第二話 「ひとつの何故が、無限の世界へ繋がる」
小学三年生の時、今まで字が読めなくて悔しい思いをしていた僕に、本読みのビックバンが起きた。母親から字の読み方を教わるというお蔭さまの果実がぽとんと落ちた瞬間である。まるで、アイザック・ニュートンが、木からリンゴが落ちるのを見て「重力」を発見した瞬間と同じだ。宇宙の惑星等の運行の謎が、りんごがぽとんと落ちる瞬間に解けたのである。
ところで皆さんは、ここまで読んでみて何か疑問を持ちませんか?
実は、私が、字を読めるようになった最大の恩恵は、この疑問を持つことだったのである。
上述した、リンゴが落ちるのをみて「重力」を発見したというのは、実は大きな作り話で嘘だ。いや、物理学が分からない人に説明する際の後世のたとえ話なのである。ましてや、ニュートンが発見したのは「重力」ではなく「万有引力」である。また、ニュートンが発見したと言われる「重力」だが、物が落ちる現象、つまり物体が地球に引き付けられる現象であれば、古代ギリシャのアリストテレスも自説を唱えていたのである。惑星等の運行ならばイギリスのケプラーが発見していた。
ここで一つの疑問が湧く。「では何故、ニュートンは、ケプラーやアリストテレスより、これほどまでに知られているのか? 」
それは、「重力」や「引力」は天体のみに働くのではなく、質量をもつ全ての物体は、相互に引き合っているのであり、天体も質量をもつ物体にすぎないことを解き明かにしたからである。その後、ニュートンは、誰一人やったことのない力学と天文学をひとつの体系にまとめ、1686年「自然哲学の数学諸原理」を発刊し、その後の物理学に絶対的な影響を与えている。
私は、この一連の話が好きである。一番興味があるのは、ニュートンの実績を説明するための「たとえ話」が、何時の間にか「本当の話」になってしまう仕組みである。これなどは、インドの狼に育てられた二人姉妹の話と同じである。鈴木光太郎著「オオカミ少女はいなかった」を、是非、読んでみて欲しい。

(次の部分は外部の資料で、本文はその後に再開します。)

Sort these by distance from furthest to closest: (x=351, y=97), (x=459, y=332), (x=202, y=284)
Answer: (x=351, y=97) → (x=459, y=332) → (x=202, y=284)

さらに次の疑問が湧く。はじめの意図が、伝わるごとに変わっていくのは何故なのか? 伝言ゲーム関連の本は、組織活動を学ぶ際のひとつのテーマである。
また、話が戻るが、「重力」はニュートンの発見ではないのに、何故、ニュートンになってしまうのか? そして、ニュートンの最大の功績は「万有引力」の説を唱えたことであり、力学と天文学をひとつの体系にまとめたことであるにもかかわらず、何故りんごの話だけが広まってしまうのか? その仕組みを考えると限がないほどの本を読まなくてはならない。
しかし、これが、僕の本読みの原点なのである。
「ひとつの何故が、無限の世界に繋がる」。母親から字の読み方を教わった僕は、無限の世界に繋がる手段も母から教わっていたのである。そして、たったひとつの世界があることも分かった。それは、真理に繋がる道でもあったのである。